NEW YORK (Reuters) -The U.S. labor market remained mired in its low-hiring, low-firing doldrums through September, though the economy overall “may be on a somewhat firmer trajectory than expected,” Federal Reserve Chair Jerome Powell said on Tuesday.
He noted that at policymakers will take a “meeting-by-meeting” approach to any further interest rate cuts as they balance job market weakness with the fact that inflation remains well above their 2% target.
Powell also said the end of the central bank’s long-running effort to shrink the size of its holdings, widely known as quantitative tightening, or QT, may be coming into view.
His comments came from the text of a speech prepared for delivery before a gathering held by National Association for Business Economics in Philadelphia.
MARKET REACTION:
STOCKS: U.S. stocks were mixed, with the Dow and S&P 500 up on the day, while the Nasdaq was down.
BONDS: U.S. Treasury yields extended their fall, with the yield on the benchmark 10-year note slipping to 4.03% and the two-year note down at 4.1%.
FOREX: The dollar index extended losses, now down 0.3% at 99.03.
COMMENTS:
STEVE SOSNICK, CHIEF STRATEGIST, INTERACTIVE BROKERS, GREENWICH, CONNECTICUT:
“The reason for the sell-off overnight was concerns about the trade war re-accelerating between the US and China. But the markets decided that this isn’t really a problem, at least in the short term.”
“The market was going up anyway. We were down 10 points before he started speaking so this is just the cherry on top of the cake on today’s rally … but the bulk of the move was unrelated to his comments.”
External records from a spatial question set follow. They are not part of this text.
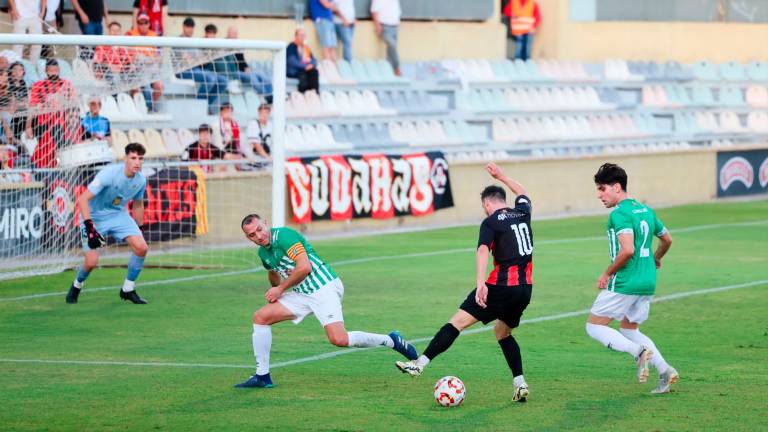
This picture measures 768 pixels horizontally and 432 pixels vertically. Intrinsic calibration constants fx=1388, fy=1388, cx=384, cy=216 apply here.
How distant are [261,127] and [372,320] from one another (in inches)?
319

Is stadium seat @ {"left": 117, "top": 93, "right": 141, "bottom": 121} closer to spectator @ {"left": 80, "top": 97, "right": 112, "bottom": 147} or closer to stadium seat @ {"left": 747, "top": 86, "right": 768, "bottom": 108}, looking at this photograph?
spectator @ {"left": 80, "top": 97, "right": 112, "bottom": 147}

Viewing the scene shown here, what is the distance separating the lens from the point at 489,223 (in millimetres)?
9781

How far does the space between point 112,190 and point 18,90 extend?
118 inches

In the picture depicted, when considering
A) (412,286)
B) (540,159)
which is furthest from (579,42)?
(412,286)

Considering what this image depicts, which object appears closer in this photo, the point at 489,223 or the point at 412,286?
the point at 489,223

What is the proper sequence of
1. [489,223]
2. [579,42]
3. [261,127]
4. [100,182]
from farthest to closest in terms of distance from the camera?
[579,42], [261,127], [100,182], [489,223]

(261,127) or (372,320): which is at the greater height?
(261,127)

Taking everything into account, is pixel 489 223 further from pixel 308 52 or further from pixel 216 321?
pixel 308 52

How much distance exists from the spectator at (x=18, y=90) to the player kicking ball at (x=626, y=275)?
980cm

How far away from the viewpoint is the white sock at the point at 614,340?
9.84 meters

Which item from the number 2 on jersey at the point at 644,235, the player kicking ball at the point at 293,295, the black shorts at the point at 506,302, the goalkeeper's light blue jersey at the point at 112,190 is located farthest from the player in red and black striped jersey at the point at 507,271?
the goalkeeper's light blue jersey at the point at 112,190

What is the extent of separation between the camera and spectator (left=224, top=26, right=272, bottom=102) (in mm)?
23000

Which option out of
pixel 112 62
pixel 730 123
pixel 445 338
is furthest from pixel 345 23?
pixel 445 338

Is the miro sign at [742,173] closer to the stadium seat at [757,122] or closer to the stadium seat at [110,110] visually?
the stadium seat at [757,122]
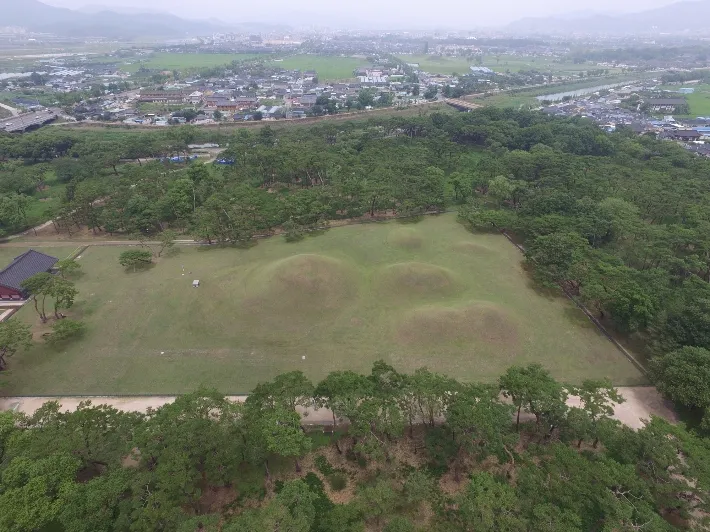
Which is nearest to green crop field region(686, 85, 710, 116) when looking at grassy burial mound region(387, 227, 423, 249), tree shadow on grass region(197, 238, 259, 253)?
grassy burial mound region(387, 227, 423, 249)

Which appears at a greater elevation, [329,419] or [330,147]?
[330,147]

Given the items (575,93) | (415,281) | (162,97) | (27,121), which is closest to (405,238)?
(415,281)

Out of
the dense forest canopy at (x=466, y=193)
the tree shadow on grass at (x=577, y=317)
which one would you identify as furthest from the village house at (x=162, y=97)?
the tree shadow on grass at (x=577, y=317)

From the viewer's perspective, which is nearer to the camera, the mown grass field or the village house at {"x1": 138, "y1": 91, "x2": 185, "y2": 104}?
the mown grass field

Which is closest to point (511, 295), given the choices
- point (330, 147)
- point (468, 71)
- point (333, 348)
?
point (333, 348)

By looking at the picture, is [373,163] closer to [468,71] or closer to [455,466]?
[455,466]

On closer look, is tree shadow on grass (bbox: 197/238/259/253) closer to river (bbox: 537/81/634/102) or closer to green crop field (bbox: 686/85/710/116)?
green crop field (bbox: 686/85/710/116)
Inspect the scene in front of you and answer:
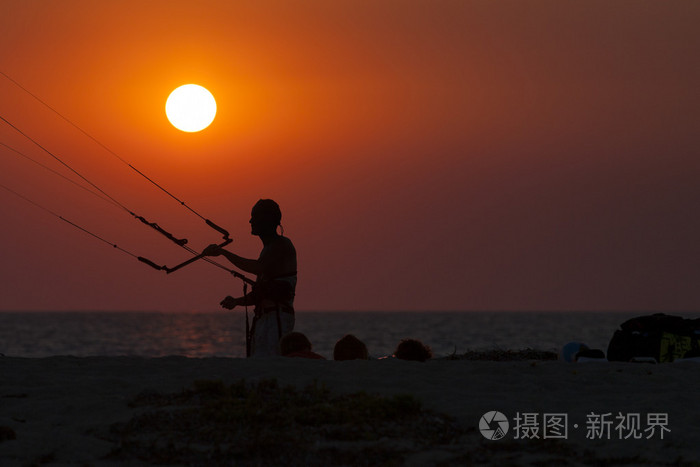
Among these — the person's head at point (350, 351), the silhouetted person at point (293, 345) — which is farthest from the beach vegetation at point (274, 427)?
the person's head at point (350, 351)

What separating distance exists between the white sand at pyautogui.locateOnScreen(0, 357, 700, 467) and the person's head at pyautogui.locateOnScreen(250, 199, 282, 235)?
1.96m

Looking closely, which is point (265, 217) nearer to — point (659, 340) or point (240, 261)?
point (240, 261)

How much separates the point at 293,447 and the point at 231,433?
22.7 inches

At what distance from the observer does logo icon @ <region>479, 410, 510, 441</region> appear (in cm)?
765

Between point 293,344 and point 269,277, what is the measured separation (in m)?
0.91

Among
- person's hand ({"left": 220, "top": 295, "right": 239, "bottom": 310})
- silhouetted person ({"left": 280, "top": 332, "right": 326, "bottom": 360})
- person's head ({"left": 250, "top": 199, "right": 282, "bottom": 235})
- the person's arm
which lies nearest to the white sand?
silhouetted person ({"left": 280, "top": 332, "right": 326, "bottom": 360})

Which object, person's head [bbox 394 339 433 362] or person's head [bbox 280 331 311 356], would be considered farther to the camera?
person's head [bbox 394 339 433 362]

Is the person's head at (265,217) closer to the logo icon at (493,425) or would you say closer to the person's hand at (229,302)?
the person's hand at (229,302)

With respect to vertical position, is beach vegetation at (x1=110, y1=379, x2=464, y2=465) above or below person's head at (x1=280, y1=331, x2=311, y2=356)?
below

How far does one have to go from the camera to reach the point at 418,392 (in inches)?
344

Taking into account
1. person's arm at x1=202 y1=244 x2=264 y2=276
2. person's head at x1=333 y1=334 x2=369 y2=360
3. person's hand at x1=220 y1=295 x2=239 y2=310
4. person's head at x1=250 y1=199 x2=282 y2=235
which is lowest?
person's head at x1=333 y1=334 x2=369 y2=360

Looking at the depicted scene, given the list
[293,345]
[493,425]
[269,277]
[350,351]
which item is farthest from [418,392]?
[269,277]

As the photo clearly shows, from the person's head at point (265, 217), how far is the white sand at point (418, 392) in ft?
6.43

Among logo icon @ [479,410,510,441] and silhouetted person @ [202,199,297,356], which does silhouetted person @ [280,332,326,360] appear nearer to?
silhouetted person @ [202,199,297,356]
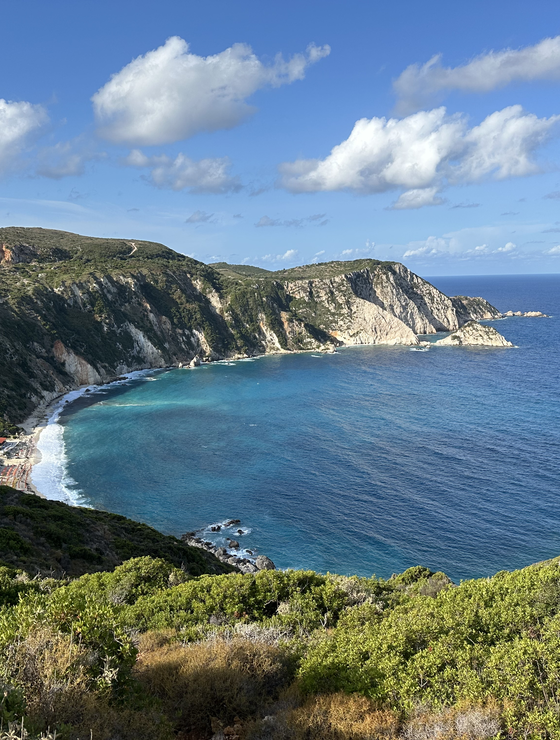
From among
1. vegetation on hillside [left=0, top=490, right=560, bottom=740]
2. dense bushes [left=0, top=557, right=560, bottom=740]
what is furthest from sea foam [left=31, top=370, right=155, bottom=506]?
dense bushes [left=0, top=557, right=560, bottom=740]

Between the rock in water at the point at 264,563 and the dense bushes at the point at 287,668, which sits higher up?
the dense bushes at the point at 287,668

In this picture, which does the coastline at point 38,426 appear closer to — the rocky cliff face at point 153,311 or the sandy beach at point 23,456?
the sandy beach at point 23,456

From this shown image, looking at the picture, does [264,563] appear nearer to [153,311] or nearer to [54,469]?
[54,469]

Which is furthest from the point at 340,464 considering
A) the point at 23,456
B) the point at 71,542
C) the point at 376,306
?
the point at 376,306

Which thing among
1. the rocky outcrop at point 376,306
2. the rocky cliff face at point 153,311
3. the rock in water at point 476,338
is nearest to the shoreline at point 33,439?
the rocky cliff face at point 153,311

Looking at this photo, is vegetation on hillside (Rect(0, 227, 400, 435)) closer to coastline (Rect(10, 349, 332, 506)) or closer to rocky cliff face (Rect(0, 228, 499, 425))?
rocky cliff face (Rect(0, 228, 499, 425))

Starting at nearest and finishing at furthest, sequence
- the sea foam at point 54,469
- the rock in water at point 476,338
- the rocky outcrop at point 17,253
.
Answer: the sea foam at point 54,469
the rocky outcrop at point 17,253
the rock in water at point 476,338
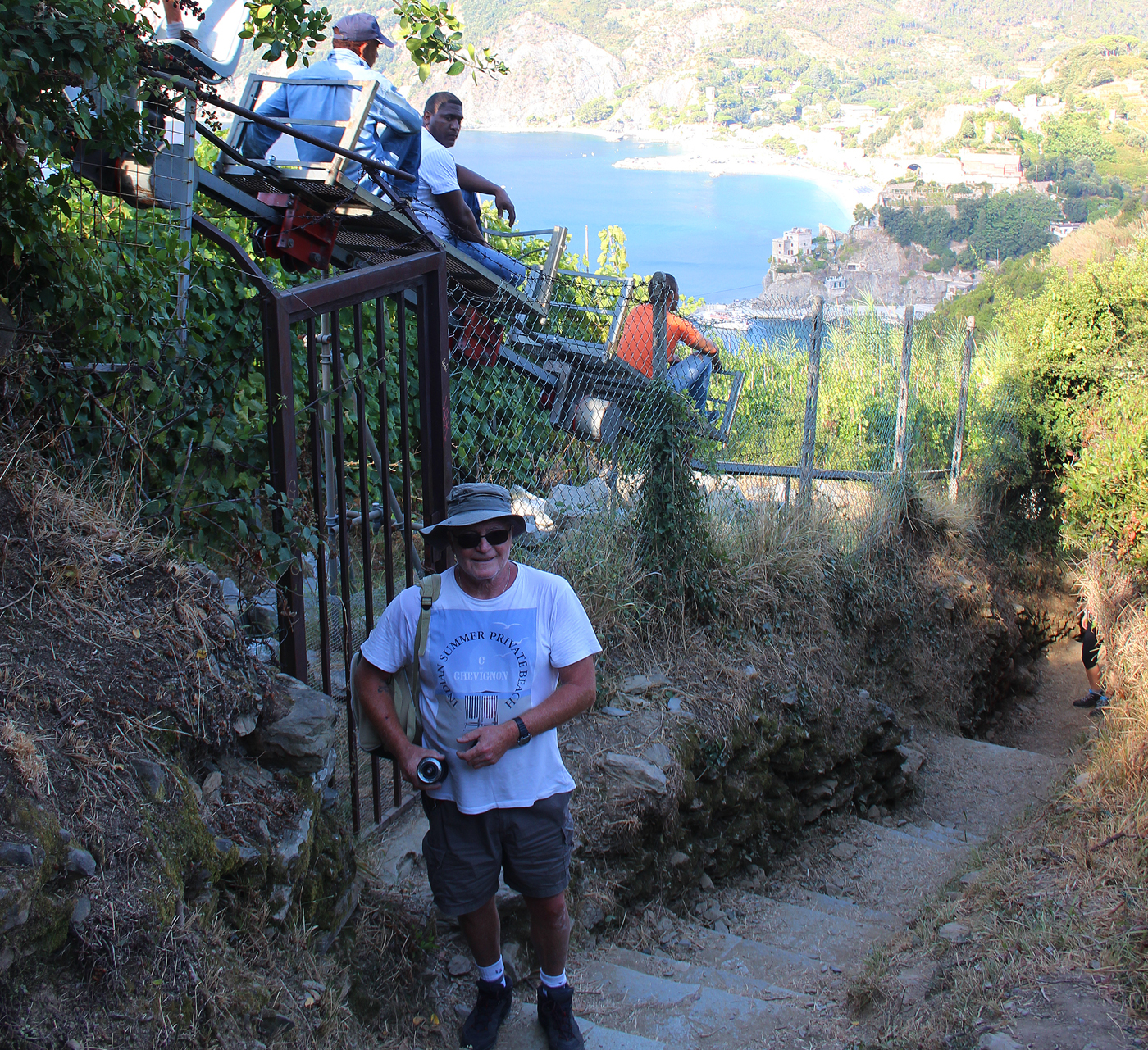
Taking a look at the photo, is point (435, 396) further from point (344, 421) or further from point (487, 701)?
point (487, 701)

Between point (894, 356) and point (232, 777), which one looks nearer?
point (232, 777)

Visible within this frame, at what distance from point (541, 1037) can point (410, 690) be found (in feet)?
4.38

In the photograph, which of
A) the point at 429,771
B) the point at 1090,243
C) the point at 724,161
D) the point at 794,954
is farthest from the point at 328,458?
the point at 724,161

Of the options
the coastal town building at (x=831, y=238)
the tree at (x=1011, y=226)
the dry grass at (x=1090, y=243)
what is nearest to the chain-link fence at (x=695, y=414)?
the dry grass at (x=1090, y=243)

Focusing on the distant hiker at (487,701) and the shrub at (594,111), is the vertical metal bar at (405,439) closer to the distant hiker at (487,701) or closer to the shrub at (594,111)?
the distant hiker at (487,701)

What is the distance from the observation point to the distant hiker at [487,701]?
3.04 metres

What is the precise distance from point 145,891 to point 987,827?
20.1ft

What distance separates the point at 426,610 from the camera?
3037mm

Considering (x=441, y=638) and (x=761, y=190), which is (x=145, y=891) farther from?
(x=761, y=190)

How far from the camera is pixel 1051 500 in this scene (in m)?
12.1

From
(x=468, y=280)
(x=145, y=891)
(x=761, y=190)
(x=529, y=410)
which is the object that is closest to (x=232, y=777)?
(x=145, y=891)

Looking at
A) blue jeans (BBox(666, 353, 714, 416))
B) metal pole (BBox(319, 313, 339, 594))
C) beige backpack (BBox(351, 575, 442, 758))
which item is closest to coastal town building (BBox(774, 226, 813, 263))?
blue jeans (BBox(666, 353, 714, 416))

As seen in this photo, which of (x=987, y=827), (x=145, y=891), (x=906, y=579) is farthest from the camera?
(x=906, y=579)

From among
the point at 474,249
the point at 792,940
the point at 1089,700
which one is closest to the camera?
the point at 792,940
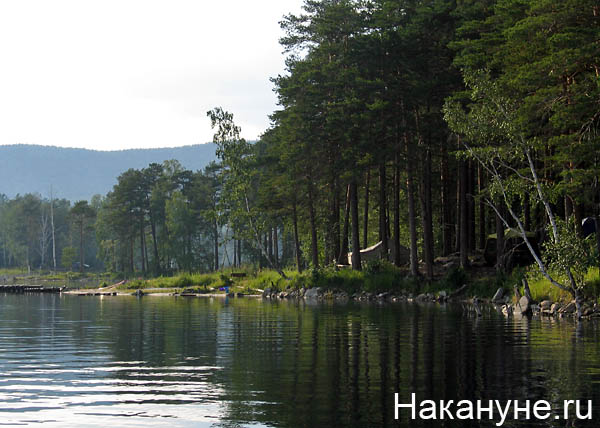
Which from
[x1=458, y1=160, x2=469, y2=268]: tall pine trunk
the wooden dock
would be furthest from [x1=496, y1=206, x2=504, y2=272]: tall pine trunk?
the wooden dock

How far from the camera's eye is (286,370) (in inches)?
717

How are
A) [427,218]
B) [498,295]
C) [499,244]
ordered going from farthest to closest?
[427,218] < [499,244] < [498,295]

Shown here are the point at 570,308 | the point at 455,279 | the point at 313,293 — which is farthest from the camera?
the point at 313,293

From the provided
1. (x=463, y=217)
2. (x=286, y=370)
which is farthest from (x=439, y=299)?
(x=286, y=370)

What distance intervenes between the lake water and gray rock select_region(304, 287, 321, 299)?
24445 mm

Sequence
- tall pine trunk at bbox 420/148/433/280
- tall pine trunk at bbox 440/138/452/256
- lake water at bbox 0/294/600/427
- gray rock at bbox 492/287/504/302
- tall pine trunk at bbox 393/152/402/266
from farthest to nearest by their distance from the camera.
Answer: tall pine trunk at bbox 393/152/402/266 < tall pine trunk at bbox 440/138/452/256 < tall pine trunk at bbox 420/148/433/280 < gray rock at bbox 492/287/504/302 < lake water at bbox 0/294/600/427

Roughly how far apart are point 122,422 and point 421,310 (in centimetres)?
2809

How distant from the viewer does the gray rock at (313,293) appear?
5744cm

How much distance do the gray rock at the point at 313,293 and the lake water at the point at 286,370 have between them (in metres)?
24.4

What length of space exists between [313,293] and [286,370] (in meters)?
39.7

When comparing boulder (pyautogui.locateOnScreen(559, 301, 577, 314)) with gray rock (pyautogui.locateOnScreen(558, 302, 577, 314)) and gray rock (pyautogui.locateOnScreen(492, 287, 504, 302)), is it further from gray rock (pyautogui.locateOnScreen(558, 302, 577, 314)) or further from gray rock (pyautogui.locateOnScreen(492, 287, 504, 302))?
gray rock (pyautogui.locateOnScreen(492, 287, 504, 302))

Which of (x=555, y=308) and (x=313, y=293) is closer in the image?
(x=555, y=308)

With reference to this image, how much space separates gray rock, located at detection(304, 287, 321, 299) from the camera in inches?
2261

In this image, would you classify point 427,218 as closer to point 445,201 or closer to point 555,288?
point 445,201
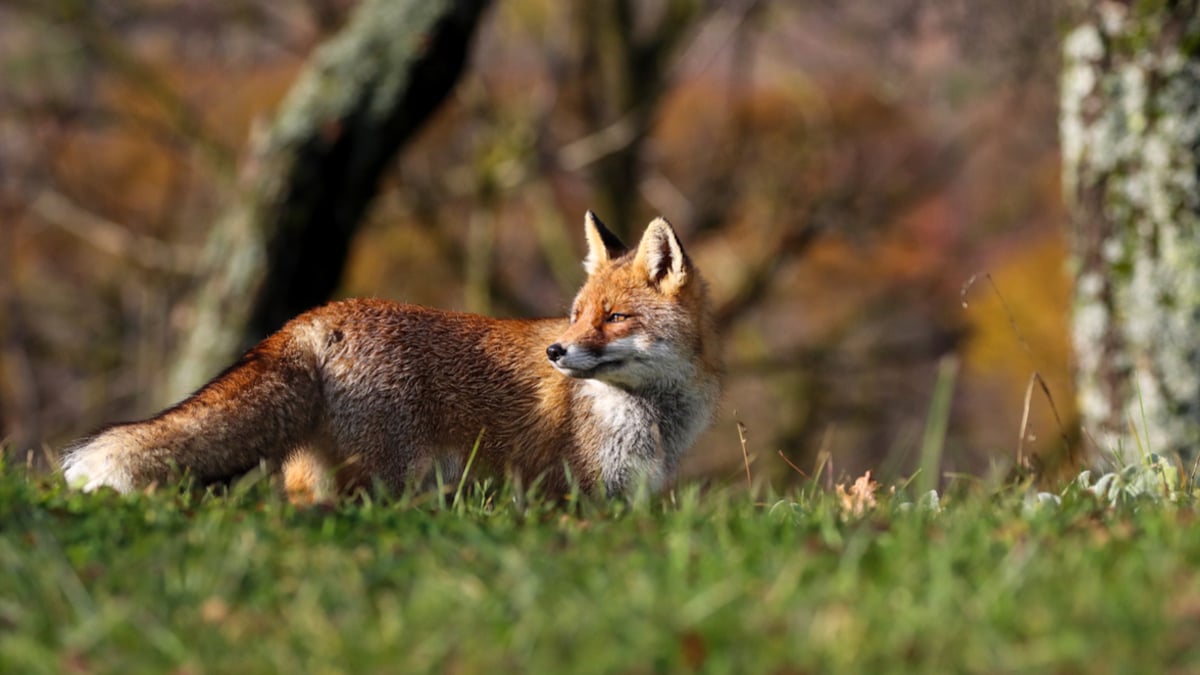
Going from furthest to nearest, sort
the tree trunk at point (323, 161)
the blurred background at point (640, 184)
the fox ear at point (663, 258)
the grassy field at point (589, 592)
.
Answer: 1. the blurred background at point (640, 184)
2. the tree trunk at point (323, 161)
3. the fox ear at point (663, 258)
4. the grassy field at point (589, 592)

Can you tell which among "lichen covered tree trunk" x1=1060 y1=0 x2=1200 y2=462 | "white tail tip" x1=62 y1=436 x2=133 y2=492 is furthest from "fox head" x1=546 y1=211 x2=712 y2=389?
"lichen covered tree trunk" x1=1060 y1=0 x2=1200 y2=462

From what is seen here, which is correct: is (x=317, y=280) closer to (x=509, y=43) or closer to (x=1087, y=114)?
(x=1087, y=114)

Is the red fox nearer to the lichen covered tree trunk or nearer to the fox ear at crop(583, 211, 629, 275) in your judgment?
the fox ear at crop(583, 211, 629, 275)

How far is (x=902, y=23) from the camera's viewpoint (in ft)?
55.5

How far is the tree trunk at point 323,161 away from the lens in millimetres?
11859

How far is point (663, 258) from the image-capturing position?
7258mm

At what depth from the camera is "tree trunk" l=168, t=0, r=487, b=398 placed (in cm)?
1186

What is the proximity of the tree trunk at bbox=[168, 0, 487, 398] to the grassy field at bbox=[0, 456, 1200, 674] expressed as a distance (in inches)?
286

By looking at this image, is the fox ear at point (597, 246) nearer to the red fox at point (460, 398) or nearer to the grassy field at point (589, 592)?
the red fox at point (460, 398)

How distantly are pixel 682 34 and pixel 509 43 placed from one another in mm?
3194

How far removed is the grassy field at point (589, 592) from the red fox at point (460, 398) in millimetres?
1235

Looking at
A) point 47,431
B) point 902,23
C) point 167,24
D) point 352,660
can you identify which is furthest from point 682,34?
point 352,660

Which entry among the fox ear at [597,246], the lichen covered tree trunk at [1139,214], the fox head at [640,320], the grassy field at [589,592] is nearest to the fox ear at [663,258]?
the fox head at [640,320]

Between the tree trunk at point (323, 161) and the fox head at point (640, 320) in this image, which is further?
the tree trunk at point (323, 161)
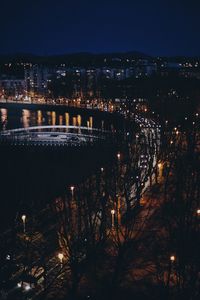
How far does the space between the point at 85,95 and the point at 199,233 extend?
40.6m

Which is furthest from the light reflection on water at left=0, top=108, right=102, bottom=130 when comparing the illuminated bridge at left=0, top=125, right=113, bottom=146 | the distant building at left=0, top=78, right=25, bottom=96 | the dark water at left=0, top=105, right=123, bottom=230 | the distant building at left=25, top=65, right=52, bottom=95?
the distant building at left=25, top=65, right=52, bottom=95

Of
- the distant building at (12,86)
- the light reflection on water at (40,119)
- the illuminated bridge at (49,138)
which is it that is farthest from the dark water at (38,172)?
the distant building at (12,86)

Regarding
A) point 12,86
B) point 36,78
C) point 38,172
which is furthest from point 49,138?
point 12,86

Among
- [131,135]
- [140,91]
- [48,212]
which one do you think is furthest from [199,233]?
[140,91]

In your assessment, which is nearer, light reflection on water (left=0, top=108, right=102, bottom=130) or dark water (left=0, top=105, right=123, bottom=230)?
dark water (left=0, top=105, right=123, bottom=230)

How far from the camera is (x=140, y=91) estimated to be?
119ft

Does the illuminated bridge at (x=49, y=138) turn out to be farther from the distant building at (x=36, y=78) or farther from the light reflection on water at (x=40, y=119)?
the distant building at (x=36, y=78)

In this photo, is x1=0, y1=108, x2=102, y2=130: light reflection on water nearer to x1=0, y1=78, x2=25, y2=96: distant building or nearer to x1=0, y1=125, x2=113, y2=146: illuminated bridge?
x1=0, y1=125, x2=113, y2=146: illuminated bridge

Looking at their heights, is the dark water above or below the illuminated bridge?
above

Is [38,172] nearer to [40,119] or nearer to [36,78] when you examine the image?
[40,119]

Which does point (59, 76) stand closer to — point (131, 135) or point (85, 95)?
point (85, 95)

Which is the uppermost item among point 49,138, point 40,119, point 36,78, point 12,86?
point 36,78

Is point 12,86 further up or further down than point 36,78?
further down

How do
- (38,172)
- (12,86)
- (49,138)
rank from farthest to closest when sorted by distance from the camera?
(12,86)
(49,138)
(38,172)
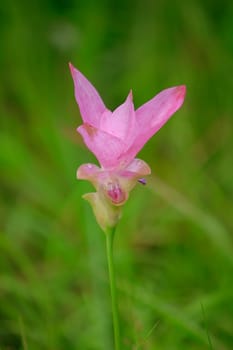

ADAM SARHAN, CHIEF EXECUTIVE, 50 PARK INVESTMENTS, NEW YORK: “The fact is the (stock) market was extended. It pulled back to support technically, which is the 50-day moving average… and bounced off of it.”
“The Fed said nothing has changed. Even if (trade) tensions escalate… the Fed is still going to cut rates with the stock market at all-time highs. So, fundamentally, we have a tremendous tailwind coming into effect in the near future.”
PETER CARDILLO, CHIEF MARKET ECONOMIST, SPARTAN CAPITAL SECURITIES, NEW YORK:
“I don’t think (Powell) is changing his tune whatsoever. He’s saying that the economy is on solid footing, but he’s also saying we have weakness. What he’s doing is he’s preparing the markets for a series of rate cuts, but not necessarily in a sequential order.”
“He’s saying is he’ll cut (interest rates) by 25 basis points at the end of this month then they’ll assess the situation. And if the labor market continues to weaken and actually loses jobs, then he might be setting us up for a jumbo cut of 50 basis points in December.”